More than 13,000 new coronavirus cases recorded as state reports test result backlog

With a backlog of coronavirus test results now flowing into a state database, California reported 13,149 coronavirus cases on Monday, with additional older results expected to increase daily totals throughout the week.

“The issue with the state’s electronic laboratory reporting system has been addressed and the system is now performing as expected,” the California Department of Public Health said in a media statement Monday. “The entire backlog has been completely eliminated, and new cases attributed to the backlog will be reported over the next few days.”

Without an accurate picture of confirmed cases in recent days, many local officials who relied on the system had to conduct their own tallies to understand how the virus was spreading in their communities. The infection rate is a closely watched indicator for counties looking to reopen businesses and schools.

The Central Valley is currently the hardest hit part of the state, with infections spreading rapidly in places such as Kern County, where there are now more than 1,000 cases per 100,000 residents, and Merced County, where there’s 827 cases per 100,000 residents. Both counties have now banned outdoor gatherings as a result.

Los Angeles County has about 340 cases per 100,000 residents. It reported 1,920 new cases on Monday and 19 more deaths. More than 1,500 people are hospitalized with the COVID-19 infection.

State officials provided more details on the data glitches at a news conference Monday, where they said the reporting delay could be traced back to a server outage on July 25 within the state’s database tracking system, the California Reportable Disease Information Exchange, or CalREDIE, that kept somewhere from 250,000 to 300,000 test results from being uploaded.

The delays were exacerbated by decisions made behind the scenes, officials said, and on Sunday, the state’s director for the Department of Public Health, Dr. Sonia Angell, resigned.

“These things are unfortunate, but we are moving forward,” Gov. Newsom told reporters during a news briefing Monday in Sacramento. “I’m governor. The buck stops with me.”

But with the data now beginning to arrive, California’s case total continues its climb. Overall, the state has 574,240 confirmed coronavirus cases, more than any other state, and 10,476 virus-related deaths, including 99 that were reported on Monday.

RECORD EXTRACTS:
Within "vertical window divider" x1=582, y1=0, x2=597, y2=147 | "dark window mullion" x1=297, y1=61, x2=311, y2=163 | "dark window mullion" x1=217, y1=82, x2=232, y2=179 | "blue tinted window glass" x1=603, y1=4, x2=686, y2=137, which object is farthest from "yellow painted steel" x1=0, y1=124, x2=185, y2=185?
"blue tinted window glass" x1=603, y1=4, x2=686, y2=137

---

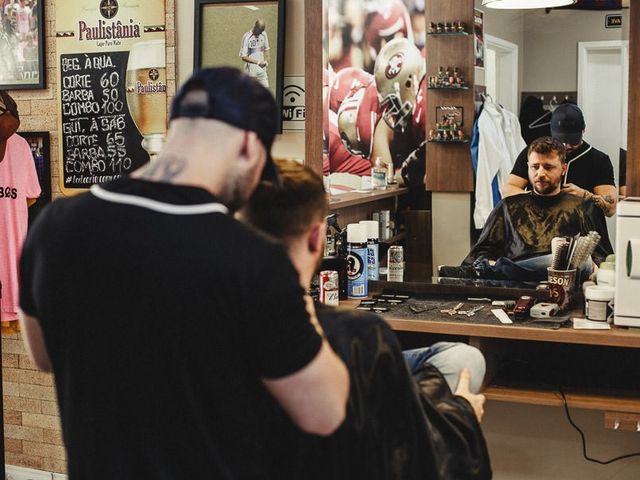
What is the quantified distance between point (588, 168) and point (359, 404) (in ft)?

WHAT TO WORK ON:
a – In the California coronavirus article, on what date did the server outage behind the reporting delay occur?
b – Condense the paragraph of the California coronavirus article that begins "State officials provided more details" into one shorter sentence, keeping its main facts.
c – Carry the California coronavirus article forward from its final paragraph.
The data plays no part in what follows.

ANSWERS PROVIDED:
a – July 25.

b – At a Monday news conference, state officials traced the reporting delay to a July 25 server outage in the California Reportable Disease Information Exchange (CalREDIE), which kept 250,000 to 300,000 test results from being uploaded.

c –
After officials discovered the data backlog, the state stopped adding and removing counties from its watchlist of areas experiencing higher rates of transmission. Inclusion on the list subjects them to more restrictions than parts of California with lower caseloads. Thirty-eight counties, representing 97% of the state’s population, are on the list.

Newsom said he was confident that the updated statewide data on the rate of positive coronavirus test results would “look favorable,” and cited other public health indicators showing a 19% decline in COVID-19-related hospitalizations over the last two weeks.

That progress also includes a 13% decline in admissions to intensive-care units, Newsom said. About 8% of statewide hospital patients are being treated for COVID-19, down from 9% last week.

A new California system could allow local public health officials to grant waivers to reopen some elementary schools if the surrounding counties meet some state standards. Officials have said that counties with coronavirus transmission rates higher than 200 cases per 100,000 residents should not apply.

As hospitalization rates and ICU admissions fall, “more and more counties will have an opportunity to consider the waiver process and determine if it is the right thing” for local school districts, said Mark Ghaly, California’s Health and Human Services secretary.

Officials in Los Angeles County have said that no elementary schools will be allowed to reopen immediately. Teachers, administrators and other staff will still be allowed to return to school buildings if they observe social distancing and wear face coverings, officials said.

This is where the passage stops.